これを止めるのに、無愛想になる必要はありません。明確な手順さえあればいいのです。
- 提案書で範囲を文書で定義します。何が含まれ、何が含まれないか、そして価格が何回の修正に対応するか。
- 範囲外の依頼が来たら、きっぱり断らないこと。こう言いましょう。「対応できます——これは追加の作業ですので、見積もりをお送りします。」摩擦を新しい請求書に変えるのです。
- 合意はメールで記録します。何を約束したかについてのクライアントの記憶は、いつだってあなたのものより気前がいいものです。
仕事と生活を分ける(代わりにそれをしてくれるオフィスがなくても)
出ていくべき建物がないと、フリーランスの労働時間はすべてを埋め尽くすまで広がりがちです。リモートワークは、仕事机と夕食のテーブルが同じ机であるとき、その境界線を消してしまいます。その結果は単なる疲れではありません。やがてあなたが売る仕事の質まで損なう、慢性的な燃え尽きです。
労働時間に区切りを設けるのは、贅沢ではなく事業上の判断です。終業の時刻を決め、大事なクライアントとの打ち合わせを守るのと同じように守りましょう。移行の儀式——ノートパソコンを閉じる、散歩する、服を着替える——が、1日が終わったと脳に合図を送ります。そして物理的な空間を分けること——たとえ仕事のためだけに使う部屋の片隅にすぎなくても——が、「仕事モード」が生活の残りに染み出すのを防いでくれます。
FAQ
時間単位とプロジェクト単位、どちらで請求すべきですか?
たいていはプロジェクト単位のほうがあなたに有利です。クライアントは結果に対して支払うのであって、あなたの速さに対してではなく、効率が上がるほどあなたが得をします。ただし、うまく見積もれる場合に限ります。そのためには、まず実際の時間を測っておく必要があります。最初は時間単位モードで時間を記録し、信頼できるデータが手に入ったら、プロジェクト固定価格へ移りましょう。
燃え尽きずに、同時に何人のクライアントを抱えられますか?
それは人数よりも、どう整理するかに左右されます。専用のブロックに収めた3人のクライアントのほうが、絶え間なく割り込んでくる2人より扱いやすいものです。危険信号は数ではありません——細かいことを忘れ始めたり、納期に遅れたり、追いつくために夜に働いたりし始めたときです。そうなったら、必要なのはもっと多くの時間ではありません。よりよいブロックか、より少ないクライアントです。
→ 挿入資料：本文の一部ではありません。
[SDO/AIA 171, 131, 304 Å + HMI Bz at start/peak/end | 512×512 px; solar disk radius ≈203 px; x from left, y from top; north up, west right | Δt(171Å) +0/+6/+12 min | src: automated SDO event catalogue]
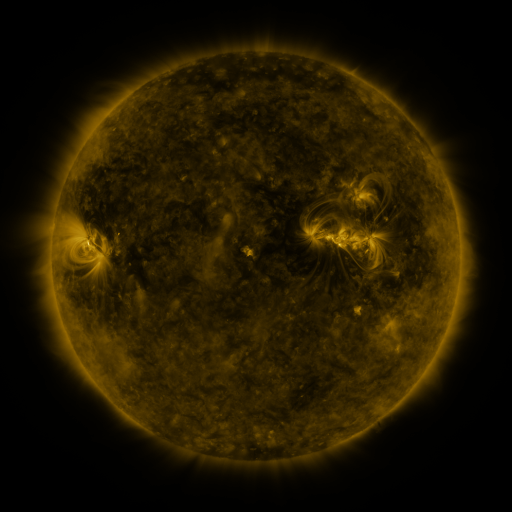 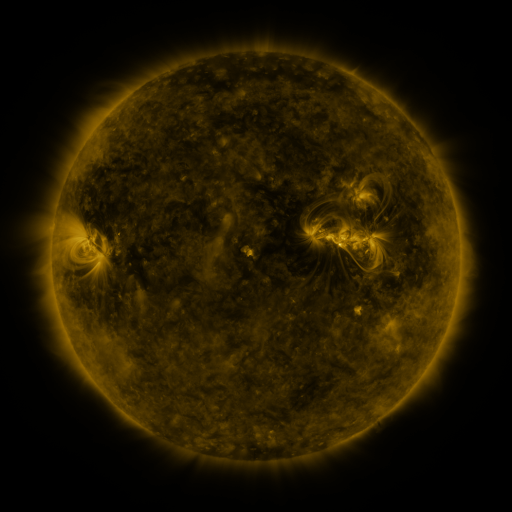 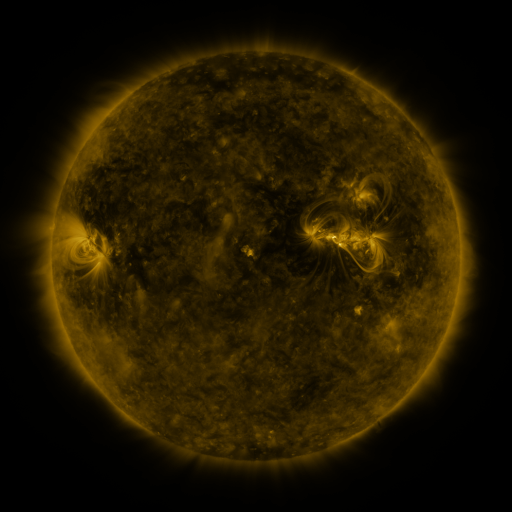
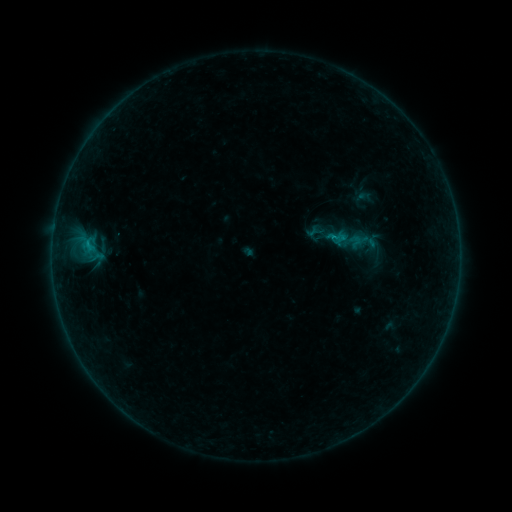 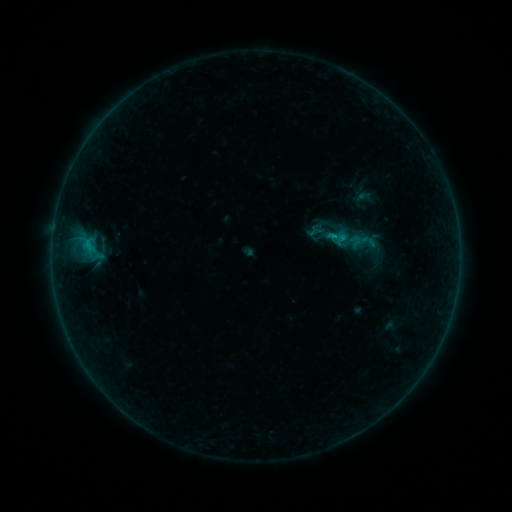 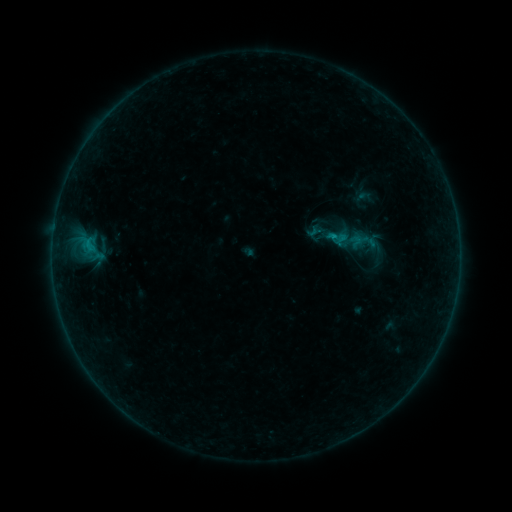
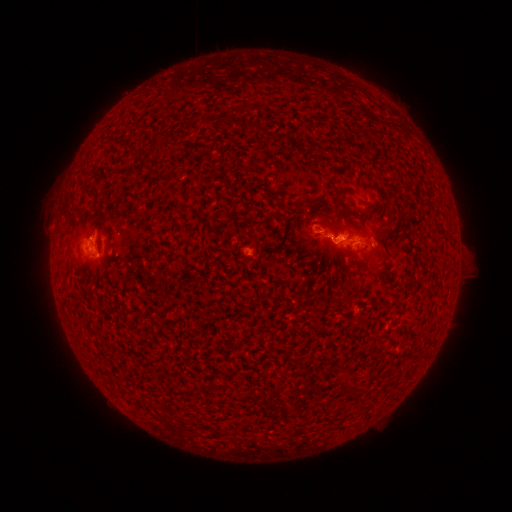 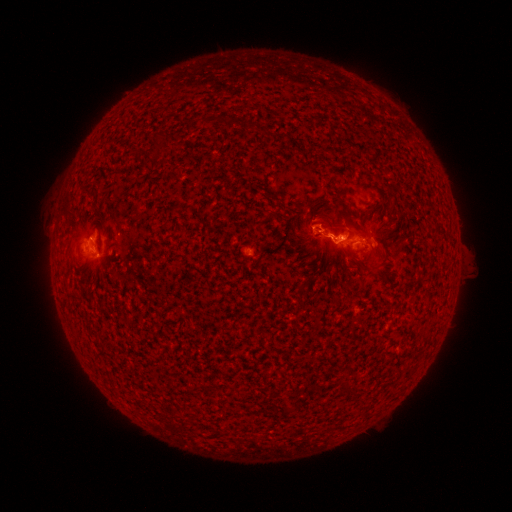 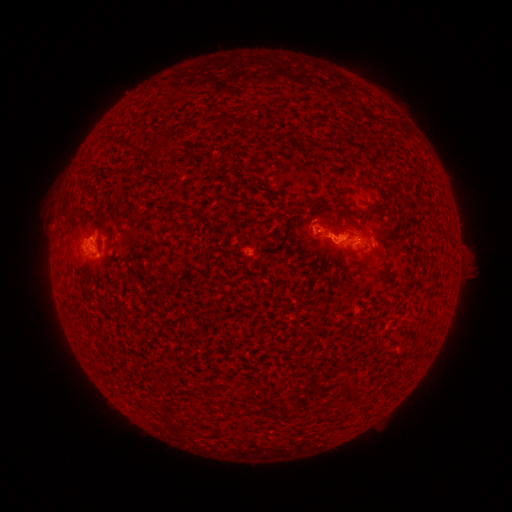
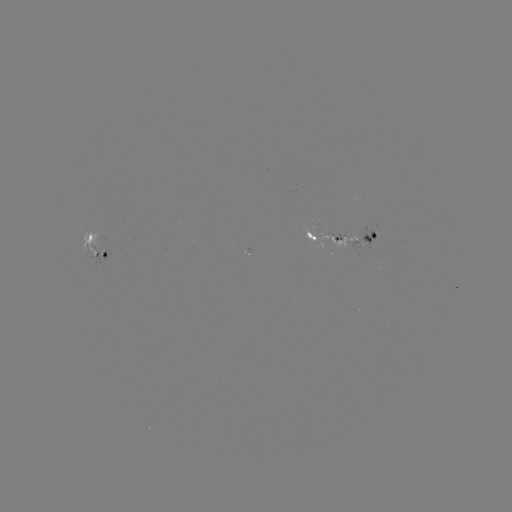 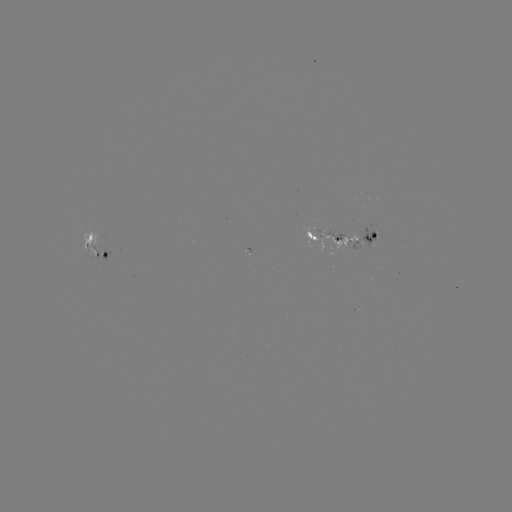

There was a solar flare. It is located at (334, 239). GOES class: B6.6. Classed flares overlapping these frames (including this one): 1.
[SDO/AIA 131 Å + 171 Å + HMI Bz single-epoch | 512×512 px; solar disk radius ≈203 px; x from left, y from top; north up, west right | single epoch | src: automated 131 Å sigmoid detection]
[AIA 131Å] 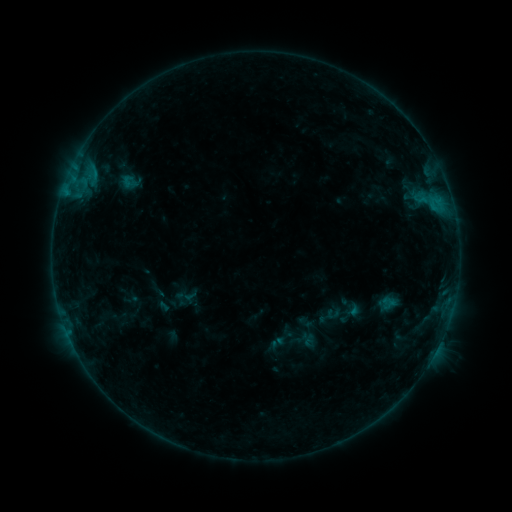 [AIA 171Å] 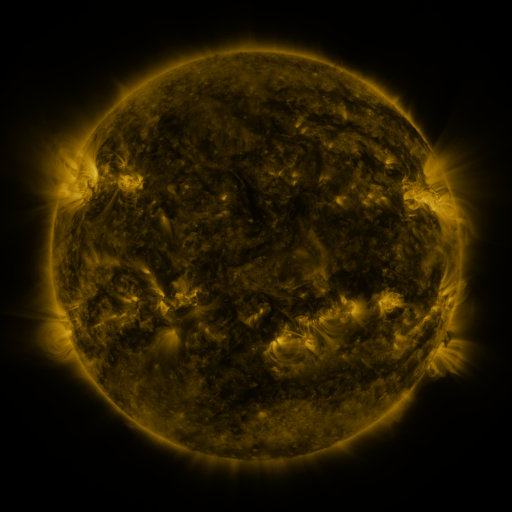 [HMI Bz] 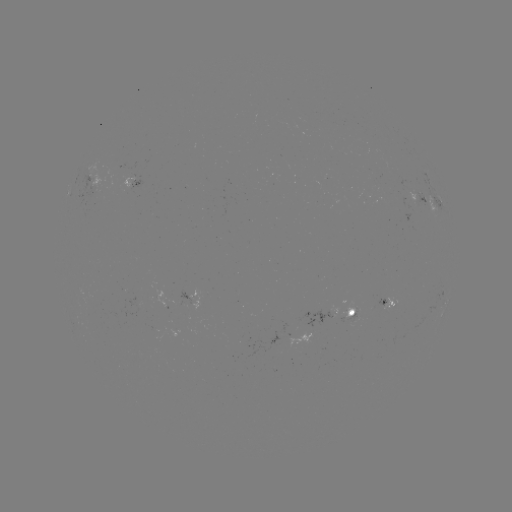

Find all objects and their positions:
sigmoid: (129, 182)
何にでも即レスを期待するクライアントには、どう対応すればいいですか?
最初から期待値を設定しましょう。いつもの返信時間を伝え——たとえば「メールには営業時間で24時間以内に返信します」——、本当の緊急事態でないかぎり、それを守ります。「緊急」のほとんどは緊急ではありません。あなたが一度も線引きをしなかったから、そう見えるだけです。本当に常時の即応が必要なクライアントなら、それに見合うオンコール料金を支払うべきです。
1人で働いているなら、時間トラッカーを使う価値はありますか?
あります——まさに1人で働いていて、ほかの誰もあなたの時間を見張っていないからこそです。現場監督のように自分を取り締まるためではなく、計測の道具として使いましょう。より上手に見積もるための材料を与え、どのクライアントが請求されない時間を食いつぶしているかを浮き彫りにし、もめ事が起きたときに自分の仕事を証明してくれます。それは、事業をデータで動かすか、勘で動かすかの違いです。